▶ [Fragmento de lectura]
▽

De golpe, el uso de aquel tipo de informes, surgidos en un contexto de guerra contra el enemigo terrorista, fue adoptado por las fiscalías de delitos de odio, que vieron en ellos un potencial muy útil: perfilar la ideología de los autores para blindar el móvil discriminatorio del delito. El manual del 2015 sobre investigación de los delitos de odio de la Fiscalía de Catalunya recomendó su uso, y citaba el ejemplo del análisis de la simbología empleada por los grupos de extrema derecha. Aquel mismo año, el protocolo del ministerio del Interior sobre delitos de odio también predicó la utilidad de analizar unos “indicadores de polarización” que se inspiraban en los indicadores sugeridos por la Comisión Europea contra el Racismo y la Intolerancia (ECRI), que habían sido pensados para los ataques cometidos contra colectivos vulnerabilizados.

△

▶ [Tus tareas]
1. Transcribe del fragmento de lectura el tramo que va de "De golpe, el" a "contra colectivos vulnerabilizados.", sustituyendo "delitos de odio" por "crímenes de odio" cada vez que aparezca.
2. Según el fragmento de lectura, ¿qué organismo sugirió los indicadores en los que se inspiraban los "indicadores de polarización" del protocolo del ministerio del Interior?

▶ [Datos de origen]

▽

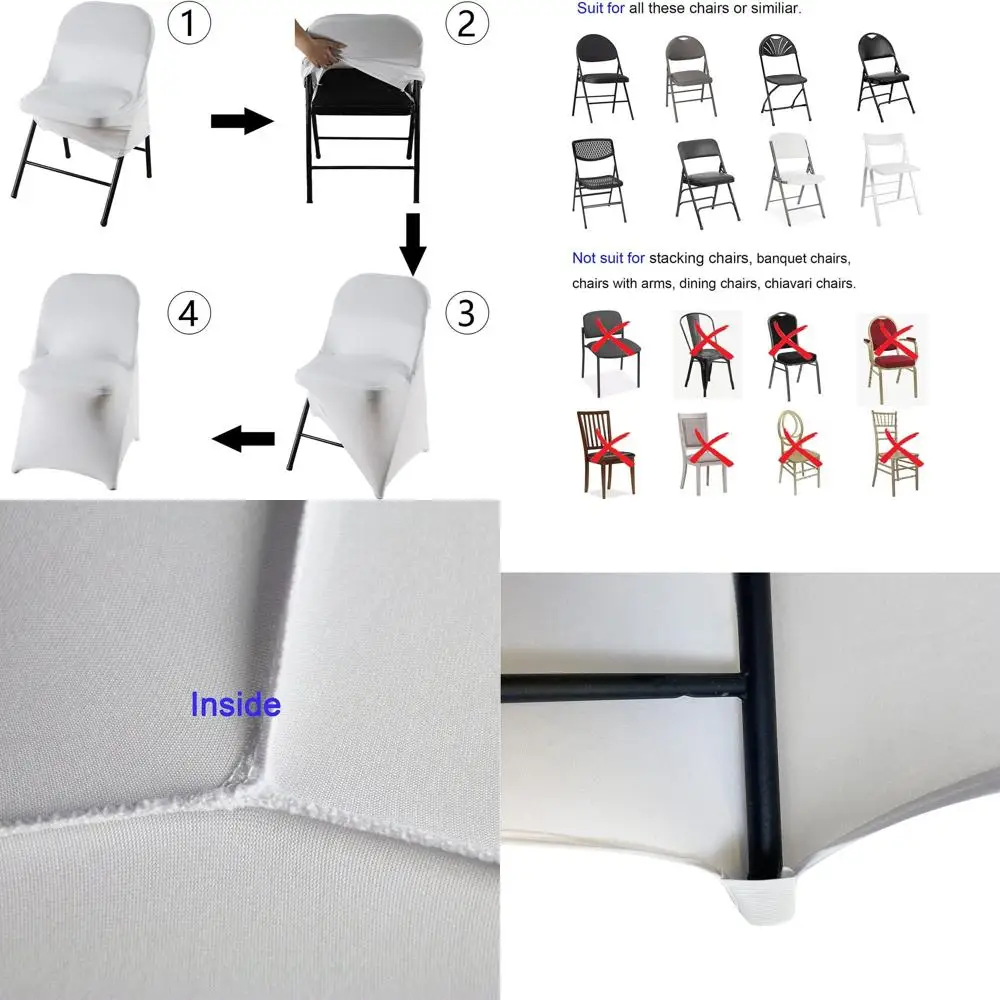 1

2

4

3

Suit for all these chairs or similiar.

Not suit for stacking chairs, banquet chairs, chairs with arms, dining chairs, chiavari chairs.

Inside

△

▶ [Tus respuestas]
1.
De golpe, el uso de aquel tipo de informes, surgidos en un contexto de guerra contra el enemigo terrorista, fue adoptado por las fiscalías de crímenes de odio, que vieron en ellos un potencial muy útil: perfilar la ideología de los autores para blindar el móvil discriminatorio del delito. El manual del 2015 sobre investigación de los crímenes de odio de la Fiscalía de Catalunya recomendó su uso, y citaba el ejemplo del análisis de la simbología empleada por los grupos de extrema derecha. Aquel mismo año, el protocolo del ministerio del Interior sobre crímenes de odio también predicó la utilidad de analizar unos “indicadores de polarización” que se inspiraban en los indicadores sugeridos por la Comisión Europea contra el Racismo y la Intolerancia (ECRI), que habían sido pensados para los ataques cometidos contra colectivos vulnerabilizados.

2. La Comisión Europea contra el Racismo y la Intolerancia (ECRI).